Rare Nash Equilibria and the Price of Anarchy in Large Static Games, in Mathematics of Operations Research. Ah, asymptotic noncooperative game theory. The “price of anarchy” is the ratio between the social welfare at its optimum and the social welfare at the Nash equilibrium. So this is essentially a study on how individual decisions harm society as the number of individuals grows very large. Cool stuff.
An option-theoretic model of a reputation network, in the Journal of Mathematical Sociology. «This paper constructs a new theory of social networks based on reputation. The model assumes that reputation is an asset and that individuals connect by buying options on the reputation of others». Wait, wait, wait, what. I need to know this model. And i need to know that this model reflects actual social networks and isn’t just abstract nonsense. Let’s dig in someday.
We have three working papers from the National Bureau of Economic Research:
Scabs: The Social Suppression of Labor Supply. Ah, econometrics on the effects of discrimination on the labor supply. The specific type of discrimination being studied is that people are less likely to accept jobs at below-typical wages if others can see that they are. The crucial finding: «workers pay to punish anonymous laborers who have accepted wage cuts—indicating that cartel behavior is reinforced through the threat of social sanctions».
The Indeterminacy Agenda in Macroeconomics. Read the abstract. This is exciting stuff. Here’s a big claim: «The indeterminacy agenda provides a microeconomic foundation to Keynes’ General Theory that does not rely on the assumption that prices and wages are costly to change». Why haven’t i finished Keynes yet. I hate to be missing out on this.

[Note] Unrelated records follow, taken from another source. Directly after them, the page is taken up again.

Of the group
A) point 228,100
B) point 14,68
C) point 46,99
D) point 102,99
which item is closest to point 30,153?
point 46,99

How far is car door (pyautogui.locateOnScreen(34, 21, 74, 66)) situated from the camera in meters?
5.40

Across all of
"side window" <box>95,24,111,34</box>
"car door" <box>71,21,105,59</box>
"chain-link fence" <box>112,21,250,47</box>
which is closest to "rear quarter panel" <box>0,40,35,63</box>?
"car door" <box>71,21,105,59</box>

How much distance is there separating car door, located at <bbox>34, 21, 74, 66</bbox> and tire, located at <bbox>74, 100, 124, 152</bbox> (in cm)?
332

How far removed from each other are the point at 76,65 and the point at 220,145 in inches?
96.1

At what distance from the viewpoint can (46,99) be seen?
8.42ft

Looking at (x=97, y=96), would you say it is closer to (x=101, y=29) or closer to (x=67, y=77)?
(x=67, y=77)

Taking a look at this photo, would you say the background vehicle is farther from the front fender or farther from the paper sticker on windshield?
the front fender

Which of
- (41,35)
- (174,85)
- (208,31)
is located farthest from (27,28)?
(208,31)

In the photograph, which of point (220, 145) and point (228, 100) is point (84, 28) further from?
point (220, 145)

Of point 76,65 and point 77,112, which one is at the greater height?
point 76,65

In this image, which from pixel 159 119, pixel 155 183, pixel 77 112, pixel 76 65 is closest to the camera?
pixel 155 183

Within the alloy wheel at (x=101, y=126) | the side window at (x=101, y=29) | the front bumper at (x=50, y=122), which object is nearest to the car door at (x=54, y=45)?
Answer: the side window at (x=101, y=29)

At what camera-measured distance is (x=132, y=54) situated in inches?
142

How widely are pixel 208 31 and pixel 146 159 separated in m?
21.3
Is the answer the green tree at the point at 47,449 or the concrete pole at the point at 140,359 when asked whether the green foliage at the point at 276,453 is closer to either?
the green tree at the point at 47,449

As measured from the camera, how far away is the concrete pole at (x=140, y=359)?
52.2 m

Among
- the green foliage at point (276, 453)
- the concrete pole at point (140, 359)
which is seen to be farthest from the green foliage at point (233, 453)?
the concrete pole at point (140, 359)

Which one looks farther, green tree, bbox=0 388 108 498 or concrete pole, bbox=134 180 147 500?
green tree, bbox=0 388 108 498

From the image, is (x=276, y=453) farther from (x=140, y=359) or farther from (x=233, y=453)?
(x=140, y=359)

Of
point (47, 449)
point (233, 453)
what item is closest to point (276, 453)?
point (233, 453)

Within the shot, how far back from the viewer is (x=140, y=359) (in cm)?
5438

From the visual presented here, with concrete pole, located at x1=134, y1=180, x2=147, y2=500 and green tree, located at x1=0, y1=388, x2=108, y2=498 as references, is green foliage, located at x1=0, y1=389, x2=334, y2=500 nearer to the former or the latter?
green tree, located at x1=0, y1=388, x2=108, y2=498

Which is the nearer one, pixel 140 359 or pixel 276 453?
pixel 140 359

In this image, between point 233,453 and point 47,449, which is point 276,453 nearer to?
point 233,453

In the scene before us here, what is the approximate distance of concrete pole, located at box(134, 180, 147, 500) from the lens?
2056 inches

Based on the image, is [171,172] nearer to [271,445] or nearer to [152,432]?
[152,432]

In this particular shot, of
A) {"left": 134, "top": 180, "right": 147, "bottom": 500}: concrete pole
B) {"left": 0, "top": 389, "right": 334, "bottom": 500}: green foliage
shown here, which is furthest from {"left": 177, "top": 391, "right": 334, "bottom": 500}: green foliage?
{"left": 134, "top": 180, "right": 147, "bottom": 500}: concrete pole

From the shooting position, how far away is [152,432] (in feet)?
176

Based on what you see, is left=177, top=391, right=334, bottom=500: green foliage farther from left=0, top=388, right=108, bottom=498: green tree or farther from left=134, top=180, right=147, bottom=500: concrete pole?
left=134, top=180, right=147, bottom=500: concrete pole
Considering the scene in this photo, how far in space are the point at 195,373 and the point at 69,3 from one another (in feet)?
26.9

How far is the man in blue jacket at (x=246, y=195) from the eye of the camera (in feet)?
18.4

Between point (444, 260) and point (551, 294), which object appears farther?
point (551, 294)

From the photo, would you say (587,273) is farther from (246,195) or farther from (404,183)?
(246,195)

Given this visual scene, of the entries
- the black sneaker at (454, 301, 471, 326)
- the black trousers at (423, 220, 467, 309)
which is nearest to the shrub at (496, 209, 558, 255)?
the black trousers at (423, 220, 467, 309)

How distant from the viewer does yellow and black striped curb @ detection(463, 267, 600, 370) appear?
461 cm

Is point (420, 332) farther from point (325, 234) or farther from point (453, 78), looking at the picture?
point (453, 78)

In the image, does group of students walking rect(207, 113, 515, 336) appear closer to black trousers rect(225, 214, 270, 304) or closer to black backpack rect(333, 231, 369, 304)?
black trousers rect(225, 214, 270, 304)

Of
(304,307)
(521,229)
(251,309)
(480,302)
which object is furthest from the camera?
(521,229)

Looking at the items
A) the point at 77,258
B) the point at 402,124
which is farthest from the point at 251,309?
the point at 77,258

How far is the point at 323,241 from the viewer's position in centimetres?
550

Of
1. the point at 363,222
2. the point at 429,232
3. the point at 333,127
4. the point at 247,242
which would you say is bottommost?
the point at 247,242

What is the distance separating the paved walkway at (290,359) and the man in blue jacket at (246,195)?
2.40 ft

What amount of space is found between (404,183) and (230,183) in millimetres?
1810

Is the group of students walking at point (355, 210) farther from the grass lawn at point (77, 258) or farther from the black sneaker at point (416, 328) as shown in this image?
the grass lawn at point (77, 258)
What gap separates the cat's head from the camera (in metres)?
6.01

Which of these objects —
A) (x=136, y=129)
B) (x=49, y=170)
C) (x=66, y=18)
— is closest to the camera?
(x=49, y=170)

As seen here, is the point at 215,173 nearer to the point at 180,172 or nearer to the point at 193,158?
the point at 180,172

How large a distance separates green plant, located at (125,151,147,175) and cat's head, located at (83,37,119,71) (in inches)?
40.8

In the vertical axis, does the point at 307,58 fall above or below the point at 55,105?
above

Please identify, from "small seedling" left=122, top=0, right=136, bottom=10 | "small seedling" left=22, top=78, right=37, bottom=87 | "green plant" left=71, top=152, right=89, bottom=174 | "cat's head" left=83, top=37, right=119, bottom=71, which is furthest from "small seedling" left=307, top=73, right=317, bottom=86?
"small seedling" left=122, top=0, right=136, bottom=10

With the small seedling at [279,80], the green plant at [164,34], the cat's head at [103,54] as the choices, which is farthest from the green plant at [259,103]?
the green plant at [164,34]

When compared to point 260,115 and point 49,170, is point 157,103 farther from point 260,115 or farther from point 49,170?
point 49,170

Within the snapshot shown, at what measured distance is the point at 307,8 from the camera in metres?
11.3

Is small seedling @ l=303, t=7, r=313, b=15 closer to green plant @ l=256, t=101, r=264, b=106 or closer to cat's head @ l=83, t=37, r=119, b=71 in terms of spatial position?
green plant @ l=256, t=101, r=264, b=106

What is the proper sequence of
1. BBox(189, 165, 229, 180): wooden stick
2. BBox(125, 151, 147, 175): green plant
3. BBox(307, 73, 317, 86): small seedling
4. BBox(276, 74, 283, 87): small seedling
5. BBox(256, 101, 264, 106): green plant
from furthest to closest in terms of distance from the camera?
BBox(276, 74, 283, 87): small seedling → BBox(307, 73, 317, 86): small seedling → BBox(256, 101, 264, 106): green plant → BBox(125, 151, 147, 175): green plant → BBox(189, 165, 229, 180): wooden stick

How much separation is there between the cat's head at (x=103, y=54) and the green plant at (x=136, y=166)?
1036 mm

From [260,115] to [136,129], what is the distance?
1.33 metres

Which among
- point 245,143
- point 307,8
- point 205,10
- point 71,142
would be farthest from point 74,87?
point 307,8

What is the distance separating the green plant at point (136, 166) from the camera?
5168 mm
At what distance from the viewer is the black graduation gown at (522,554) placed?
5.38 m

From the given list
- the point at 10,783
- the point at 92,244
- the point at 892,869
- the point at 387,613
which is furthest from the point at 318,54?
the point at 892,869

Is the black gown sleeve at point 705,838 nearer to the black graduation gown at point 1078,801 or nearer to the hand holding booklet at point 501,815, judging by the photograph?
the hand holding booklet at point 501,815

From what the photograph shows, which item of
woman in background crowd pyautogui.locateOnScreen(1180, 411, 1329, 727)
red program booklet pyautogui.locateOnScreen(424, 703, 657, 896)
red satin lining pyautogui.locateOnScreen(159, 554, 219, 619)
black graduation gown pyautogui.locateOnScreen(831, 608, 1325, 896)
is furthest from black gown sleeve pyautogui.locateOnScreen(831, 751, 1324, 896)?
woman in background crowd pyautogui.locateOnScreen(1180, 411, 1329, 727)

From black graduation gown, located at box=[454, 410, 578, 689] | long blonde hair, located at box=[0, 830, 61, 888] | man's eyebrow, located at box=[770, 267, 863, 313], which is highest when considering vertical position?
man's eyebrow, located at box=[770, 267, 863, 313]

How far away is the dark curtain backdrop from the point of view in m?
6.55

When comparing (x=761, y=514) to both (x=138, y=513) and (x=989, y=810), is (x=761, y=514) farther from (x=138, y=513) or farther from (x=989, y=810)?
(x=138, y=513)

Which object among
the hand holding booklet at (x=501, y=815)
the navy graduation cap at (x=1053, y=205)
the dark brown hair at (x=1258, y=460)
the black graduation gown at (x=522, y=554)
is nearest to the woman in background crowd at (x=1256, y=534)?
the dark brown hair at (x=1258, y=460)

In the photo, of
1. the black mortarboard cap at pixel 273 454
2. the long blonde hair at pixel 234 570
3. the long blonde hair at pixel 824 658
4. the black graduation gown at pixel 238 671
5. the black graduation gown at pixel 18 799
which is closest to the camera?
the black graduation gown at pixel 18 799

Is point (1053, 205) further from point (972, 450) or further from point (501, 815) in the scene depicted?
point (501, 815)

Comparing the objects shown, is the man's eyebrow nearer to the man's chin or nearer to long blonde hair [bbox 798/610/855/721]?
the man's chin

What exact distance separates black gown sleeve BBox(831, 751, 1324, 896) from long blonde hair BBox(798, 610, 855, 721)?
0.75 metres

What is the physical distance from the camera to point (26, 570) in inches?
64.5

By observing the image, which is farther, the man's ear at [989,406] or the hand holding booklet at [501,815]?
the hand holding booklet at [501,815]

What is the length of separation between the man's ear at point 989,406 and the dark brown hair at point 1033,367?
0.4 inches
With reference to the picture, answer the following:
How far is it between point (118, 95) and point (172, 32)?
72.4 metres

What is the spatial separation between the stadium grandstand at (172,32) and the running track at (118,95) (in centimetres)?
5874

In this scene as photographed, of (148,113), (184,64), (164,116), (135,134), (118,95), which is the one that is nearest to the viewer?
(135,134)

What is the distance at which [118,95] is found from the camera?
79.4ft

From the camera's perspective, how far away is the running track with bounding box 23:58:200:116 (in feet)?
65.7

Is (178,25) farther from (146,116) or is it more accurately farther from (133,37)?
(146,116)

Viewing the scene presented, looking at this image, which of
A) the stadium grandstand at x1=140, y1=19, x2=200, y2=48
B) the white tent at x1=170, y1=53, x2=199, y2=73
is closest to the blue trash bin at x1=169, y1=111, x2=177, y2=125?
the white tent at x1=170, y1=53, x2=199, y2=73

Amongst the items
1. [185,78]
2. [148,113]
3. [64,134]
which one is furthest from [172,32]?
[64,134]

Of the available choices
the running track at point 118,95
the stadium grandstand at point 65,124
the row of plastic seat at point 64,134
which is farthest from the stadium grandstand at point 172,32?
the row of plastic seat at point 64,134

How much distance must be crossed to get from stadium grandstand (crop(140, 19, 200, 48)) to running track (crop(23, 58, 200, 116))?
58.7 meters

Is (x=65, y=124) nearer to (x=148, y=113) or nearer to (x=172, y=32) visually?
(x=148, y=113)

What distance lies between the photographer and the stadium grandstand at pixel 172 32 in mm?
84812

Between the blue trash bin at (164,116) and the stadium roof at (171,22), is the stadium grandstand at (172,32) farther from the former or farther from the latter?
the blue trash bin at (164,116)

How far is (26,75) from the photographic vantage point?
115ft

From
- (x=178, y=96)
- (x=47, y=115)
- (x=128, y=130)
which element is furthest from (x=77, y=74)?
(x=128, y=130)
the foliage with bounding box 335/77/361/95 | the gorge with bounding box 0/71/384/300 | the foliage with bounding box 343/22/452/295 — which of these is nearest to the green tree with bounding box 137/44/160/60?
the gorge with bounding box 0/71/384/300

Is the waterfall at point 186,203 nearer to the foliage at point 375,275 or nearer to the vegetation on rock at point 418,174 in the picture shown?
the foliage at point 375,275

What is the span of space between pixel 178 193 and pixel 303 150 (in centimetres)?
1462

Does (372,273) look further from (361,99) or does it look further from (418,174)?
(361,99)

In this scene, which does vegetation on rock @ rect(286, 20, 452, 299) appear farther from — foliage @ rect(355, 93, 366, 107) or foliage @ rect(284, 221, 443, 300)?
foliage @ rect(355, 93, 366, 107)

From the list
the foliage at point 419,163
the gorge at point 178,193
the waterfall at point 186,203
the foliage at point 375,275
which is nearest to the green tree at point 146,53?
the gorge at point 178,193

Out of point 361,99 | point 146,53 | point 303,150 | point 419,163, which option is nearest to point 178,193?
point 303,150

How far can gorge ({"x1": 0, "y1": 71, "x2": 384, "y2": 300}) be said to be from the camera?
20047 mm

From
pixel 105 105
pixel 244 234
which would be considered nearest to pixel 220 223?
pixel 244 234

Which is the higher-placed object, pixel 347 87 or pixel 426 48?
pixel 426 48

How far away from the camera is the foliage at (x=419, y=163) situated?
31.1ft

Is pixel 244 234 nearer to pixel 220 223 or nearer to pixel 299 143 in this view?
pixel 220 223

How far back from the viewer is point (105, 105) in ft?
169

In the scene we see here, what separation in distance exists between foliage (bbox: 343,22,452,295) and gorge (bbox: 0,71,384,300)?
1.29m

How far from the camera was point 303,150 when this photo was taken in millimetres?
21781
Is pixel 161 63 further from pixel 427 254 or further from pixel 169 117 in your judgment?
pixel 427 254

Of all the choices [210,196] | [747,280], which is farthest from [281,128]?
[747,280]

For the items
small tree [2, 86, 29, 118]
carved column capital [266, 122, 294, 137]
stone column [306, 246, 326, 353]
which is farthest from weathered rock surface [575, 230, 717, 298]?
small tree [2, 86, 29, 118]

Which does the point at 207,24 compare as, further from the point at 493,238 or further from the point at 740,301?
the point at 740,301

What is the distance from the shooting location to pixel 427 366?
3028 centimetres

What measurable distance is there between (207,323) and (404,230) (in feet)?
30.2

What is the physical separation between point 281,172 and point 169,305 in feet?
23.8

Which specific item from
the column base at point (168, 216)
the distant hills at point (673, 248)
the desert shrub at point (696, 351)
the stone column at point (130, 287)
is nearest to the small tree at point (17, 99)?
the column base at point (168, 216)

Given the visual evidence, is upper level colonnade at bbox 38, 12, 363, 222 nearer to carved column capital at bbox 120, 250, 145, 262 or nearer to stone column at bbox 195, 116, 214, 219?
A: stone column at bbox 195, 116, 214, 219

Excessive Entry and Exit in Export Markets. More microeconomics, attempting to explain why there are so many new firms and so many exiting firms in the Chinese export market.
And finally, seven arXiv preprints:
On Policy Evaluation with Aggregate Time-Series Shocks. Technical econometric stuff.
Resolving New Keynesian Anomalies with Wealth in the Utility Function. Technical macroeconomic stuff. Worth a look someday because it might have references on dynamic models of the economy (it speaks of sinks and sources, there’s no way i can’t find a clue there).
Characterizing Shadow Price via Lagrangian Multiplier for Nonsmooth Problem. Technical optimization stuff. Here «an application to electricity pricing is discussed», so it’s worth a look for that alone.
The Interplay of Competition and Cooperation Among Service Providers (Part I). Applied noncooperative game theory with mobile network service providers. There is a part II “next month”, i.e. in June.
Manipulating a Learning Defender and Ways to Counteract. Alright, now this article makes cybersecurity applications of game theory sound exciting.
Computational Aspects of Equilibria in Discrete Preference Games. Ah, (noncooperative) games on (social) networks. I dunno.
Perception towards Electric Vehicles and the Impact on Consumers’ Preference. An econometric study. Not much to say here.